I'm not going to second guess what your PD did or might have done. I will say that it is very difficult to get a dismissal at preliminary hearing because the judge only needs to make a probable cause finding. More often these findings are overturned at 995 hearings but this is still rare.
I will say that you were listening to too many lawyers. If the PD was defending you you should have followed her advice. Shopping your case around to other lawyers and then refusing the PD's advice is misguided.
I agree that you were listening to too many attorneys. Pay attention to your attorney of record since they are the only one that has all of the facts.
As for testifying at a preliminary hearing, in 14 years I have never once had my client do that. Neither should you. As a general rule if the cop says that you gave consent and you say you didn't, the judge will believe the cop 100% of the time. On an issue of fact the judge will always believe the cop over the defendant, at least in my experience. Otherwise he has to find that the cop was lying.
I'm sure your attorney was not lying to you to help the cop. No way. She was trying to tell you how to best defend your case, at least in her opinion.
By the way, you raise the issue of a bad search through what is called a motion to suppress, not via a preliminary hearing. So if you want to pursue that issue you can do so anytime up to trial, if your attorney thinks there is a basis to do so.
I agree with the other responses. You really need to listen to your attorney on the case and not a bunch of other attorneys that may only know bits and pieces of the case. It is extremely rare to have a defendant testify at a preliminary hearing as the burden of proof is so low. It is unclear what the status of your case is but it sounds like you want to pursue a motion to suppress.
Well, I am reading between the lines here. But my bet is that the Public Defender was running a 1538.5 with the prelim attempting to suppress the gun. If that is the case, her advice would have been well taken. A defendant can testify at a motion to suppress evidence for the purpose of vindicating his constitutional rights and what he says cannot be used against him in the prosecution's case in chief if there is a trial (the Simmnons case).

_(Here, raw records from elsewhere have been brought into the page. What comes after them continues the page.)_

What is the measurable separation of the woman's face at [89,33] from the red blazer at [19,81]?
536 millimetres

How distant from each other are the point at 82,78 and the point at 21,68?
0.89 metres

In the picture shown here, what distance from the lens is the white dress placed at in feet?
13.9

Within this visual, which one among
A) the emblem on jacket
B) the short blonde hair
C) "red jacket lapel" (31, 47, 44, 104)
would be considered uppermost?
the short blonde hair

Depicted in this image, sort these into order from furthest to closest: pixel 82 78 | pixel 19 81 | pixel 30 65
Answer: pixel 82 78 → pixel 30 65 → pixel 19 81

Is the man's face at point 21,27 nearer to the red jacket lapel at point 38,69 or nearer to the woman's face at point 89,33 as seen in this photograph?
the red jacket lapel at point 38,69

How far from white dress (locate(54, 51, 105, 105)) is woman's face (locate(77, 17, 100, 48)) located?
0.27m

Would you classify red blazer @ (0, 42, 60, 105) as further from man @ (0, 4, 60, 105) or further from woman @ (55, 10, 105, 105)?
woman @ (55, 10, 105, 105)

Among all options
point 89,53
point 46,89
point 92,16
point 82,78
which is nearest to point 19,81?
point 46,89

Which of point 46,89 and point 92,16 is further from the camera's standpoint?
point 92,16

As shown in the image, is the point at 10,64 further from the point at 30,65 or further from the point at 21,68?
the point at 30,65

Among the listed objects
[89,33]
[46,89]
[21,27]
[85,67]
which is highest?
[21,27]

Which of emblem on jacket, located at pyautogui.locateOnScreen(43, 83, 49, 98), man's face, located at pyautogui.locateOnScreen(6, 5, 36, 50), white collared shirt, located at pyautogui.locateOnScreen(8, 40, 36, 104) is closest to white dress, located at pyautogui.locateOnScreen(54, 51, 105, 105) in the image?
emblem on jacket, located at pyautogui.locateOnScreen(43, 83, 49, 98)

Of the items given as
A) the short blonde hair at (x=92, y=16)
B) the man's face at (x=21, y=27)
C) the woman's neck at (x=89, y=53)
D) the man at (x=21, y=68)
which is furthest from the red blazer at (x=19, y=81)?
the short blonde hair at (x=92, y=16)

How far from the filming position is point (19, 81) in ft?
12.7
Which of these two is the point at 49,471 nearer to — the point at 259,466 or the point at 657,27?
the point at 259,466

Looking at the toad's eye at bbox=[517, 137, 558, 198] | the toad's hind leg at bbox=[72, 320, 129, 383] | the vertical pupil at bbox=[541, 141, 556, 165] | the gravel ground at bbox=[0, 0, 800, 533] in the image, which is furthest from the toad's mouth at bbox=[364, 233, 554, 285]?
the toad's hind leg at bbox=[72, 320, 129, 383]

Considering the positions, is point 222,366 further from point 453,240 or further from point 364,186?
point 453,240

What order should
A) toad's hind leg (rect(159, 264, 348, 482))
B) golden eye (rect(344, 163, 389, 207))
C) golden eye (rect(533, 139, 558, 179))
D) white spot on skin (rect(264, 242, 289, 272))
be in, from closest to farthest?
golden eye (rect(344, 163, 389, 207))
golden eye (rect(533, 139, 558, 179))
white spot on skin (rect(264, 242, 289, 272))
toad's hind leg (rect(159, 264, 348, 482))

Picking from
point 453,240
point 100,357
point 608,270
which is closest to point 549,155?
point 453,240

It is something that we do from time to time. I have a case that was just continued this week to next where I intend to call my client. It is a Franks hearing to traverse a warrant affidavit. We have already submitted a declaration by the client regarding misrepresentations of the police officers.
When we call our client at the motion to suppress/prelim it is usually because we know it is the kind of case that will never go to trial anyway. That may be the case here -- either the gun comes in or it is suppressed. And if your client is the only person who can dispute the police officer, so be it.
We have won a number of prelims over the years where we actually put on affirmative evidence and a few where we called the defendant even without a motion to suppress. But, this is obviously the exception to the general rule. The general rule is that you do not put on witnesses and you do not put the defendant on at a prelim.
So, long story to say that I can find a plausible explanation for your Public Defender's advice. I can imagine other lawyers telling you they knew better. As the folks just said here -- better that you trust the lawyer who knows the case and is representing you. If other lawyers raise questions, fine but then talk to your actual lawyer about it.
Maybe too late at the moment but, hopefully, the case is still open and you can recover. Good luck!
This is not legal advice. In order to get legal advice, you need to retain a lawyer and establish an attorney client relationship. So, talk to your lawyer!